What the task asks:
Write out each of the following lines word for word, with nothing changed.

┄┄┄┄┄┄┄┄┄┄┄┄┄┄┄┄┄┄┄┄

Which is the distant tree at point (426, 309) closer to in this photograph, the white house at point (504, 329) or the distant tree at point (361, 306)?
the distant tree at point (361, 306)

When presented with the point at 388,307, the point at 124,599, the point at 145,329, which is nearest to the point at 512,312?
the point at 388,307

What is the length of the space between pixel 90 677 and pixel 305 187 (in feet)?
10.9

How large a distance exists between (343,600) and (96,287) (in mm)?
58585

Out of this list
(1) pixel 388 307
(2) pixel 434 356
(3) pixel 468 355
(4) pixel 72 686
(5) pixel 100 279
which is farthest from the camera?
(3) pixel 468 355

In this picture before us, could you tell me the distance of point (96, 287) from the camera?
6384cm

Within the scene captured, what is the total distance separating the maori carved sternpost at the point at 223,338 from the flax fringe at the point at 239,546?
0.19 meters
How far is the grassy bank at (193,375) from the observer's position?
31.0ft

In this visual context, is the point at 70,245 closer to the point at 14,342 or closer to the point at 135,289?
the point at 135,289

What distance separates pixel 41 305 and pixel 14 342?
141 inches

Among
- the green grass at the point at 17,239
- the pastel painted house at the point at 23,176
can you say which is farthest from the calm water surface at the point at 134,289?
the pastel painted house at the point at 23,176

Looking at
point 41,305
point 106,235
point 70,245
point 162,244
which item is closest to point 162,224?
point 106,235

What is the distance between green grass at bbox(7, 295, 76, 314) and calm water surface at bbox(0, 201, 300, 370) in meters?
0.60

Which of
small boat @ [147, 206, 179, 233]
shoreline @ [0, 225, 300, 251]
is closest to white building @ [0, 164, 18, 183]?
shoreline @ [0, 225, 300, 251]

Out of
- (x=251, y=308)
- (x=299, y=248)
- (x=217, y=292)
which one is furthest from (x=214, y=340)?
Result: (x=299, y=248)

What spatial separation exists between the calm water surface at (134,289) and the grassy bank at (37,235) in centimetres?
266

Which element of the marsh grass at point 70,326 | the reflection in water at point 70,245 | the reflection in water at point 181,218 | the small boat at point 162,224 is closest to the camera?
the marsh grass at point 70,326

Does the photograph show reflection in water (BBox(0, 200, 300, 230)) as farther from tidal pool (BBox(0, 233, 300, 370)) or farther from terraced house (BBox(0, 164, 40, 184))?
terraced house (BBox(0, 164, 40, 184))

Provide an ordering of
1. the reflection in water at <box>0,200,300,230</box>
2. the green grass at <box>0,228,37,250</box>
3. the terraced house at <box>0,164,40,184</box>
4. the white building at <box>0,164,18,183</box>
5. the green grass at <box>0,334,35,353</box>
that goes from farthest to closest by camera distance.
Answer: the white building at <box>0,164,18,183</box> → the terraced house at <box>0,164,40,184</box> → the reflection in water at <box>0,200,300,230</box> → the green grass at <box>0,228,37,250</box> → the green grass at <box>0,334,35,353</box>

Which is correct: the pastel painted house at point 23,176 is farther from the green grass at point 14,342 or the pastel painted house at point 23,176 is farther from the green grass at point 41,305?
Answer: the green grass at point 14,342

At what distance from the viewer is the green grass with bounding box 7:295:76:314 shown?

┄┄┄┄┄┄┄┄┄┄┄┄┄┄┄┄┄┄┄┄

Written response:
Which is the distant tree at point (426, 309) closer to in this photograph, the white house at point (504, 329) or the distant tree at point (361, 306)?
the distant tree at point (361, 306)

When presented with the point at 388,307, the point at 124,599, the point at 145,329, which is nearest to the point at 512,312?
the point at 388,307

What is the length of the space between pixel 90 677 and pixel 305 187 (in feet)?
10.9

How large a distance exists between (343,600) and (96,287) (in mm)?
58585

Out of this list
(1) pixel 388 307
(2) pixel 434 356
(3) pixel 468 355
(4) pixel 72 686
(5) pixel 100 279
which is farthest from the camera?
(3) pixel 468 355

In this picture before us, could you tell me the distance of point (96, 287) from the camera?
6384cm

Within the scene captured, what is the total distance separating the maori carved sternpost at the point at 223,338 from the flax fringe at the point at 239,546?
0.19 meters
How far is the grassy bank at (193,375) from the observer's position?
31.0ft

In this visual context, is the point at 70,245 closer to the point at 14,342 or closer to the point at 135,289?
the point at 135,289

What distance separates pixel 41 305 and pixel 14 342?
141 inches

Among
- the green grass at the point at 17,239
- the pastel painted house at the point at 23,176
can you say which is farthest from the calm water surface at the point at 134,289?
the pastel painted house at the point at 23,176

Looking at
point 41,305
point 106,235
point 70,245
point 162,244
which item is closest to point 162,224?
point 106,235

What is the distance between green grass at bbox(7, 295, 76, 314) and calm water surface at bbox(0, 201, 300, 370) in meters?
0.60

Which of
small boat @ [147, 206, 179, 233]
shoreline @ [0, 225, 300, 251]
is closest to white building @ [0, 164, 18, 183]?
shoreline @ [0, 225, 300, 251]

Out of
- (x=251, y=308)
- (x=299, y=248)
- (x=217, y=292)
which one is furthest from (x=214, y=340)?
Result: (x=299, y=248)

What spatial separation exists between the calm water surface at (134,289) and the grassy bank at (37,235) in centimetres?
266

Which element of the marsh grass at point 70,326 | the reflection in water at point 70,245 | the reflection in water at point 181,218 | the small boat at point 162,224 is closest to the camera?
the marsh grass at point 70,326

Does the photograph show reflection in water (BBox(0, 200, 300, 230)) as farther from tidal pool (BBox(0, 233, 300, 370)) or farther from terraced house (BBox(0, 164, 40, 184))?
terraced house (BBox(0, 164, 40, 184))

Provide an ordering of
1. the reflection in water at <box>0,200,300,230</box>
2. the green grass at <box>0,228,37,250</box>
3. the terraced house at <box>0,164,40,184</box>
4. the white building at <box>0,164,18,183</box>
5. the green grass at <box>0,334,35,353</box>
that goes from farthest to closest by camera distance.
Answer: the white building at <box>0,164,18,183</box> → the terraced house at <box>0,164,40,184</box> → the reflection in water at <box>0,200,300,230</box> → the green grass at <box>0,228,37,250</box> → the green grass at <box>0,334,35,353</box>

Which is correct: the pastel painted house at point 23,176 is farther from the green grass at point 14,342 or the pastel painted house at point 23,176 is farther from the green grass at point 41,305?
Answer: the green grass at point 14,342

At what distance from the viewer is the green grass with bounding box 7:295:76:314 shown?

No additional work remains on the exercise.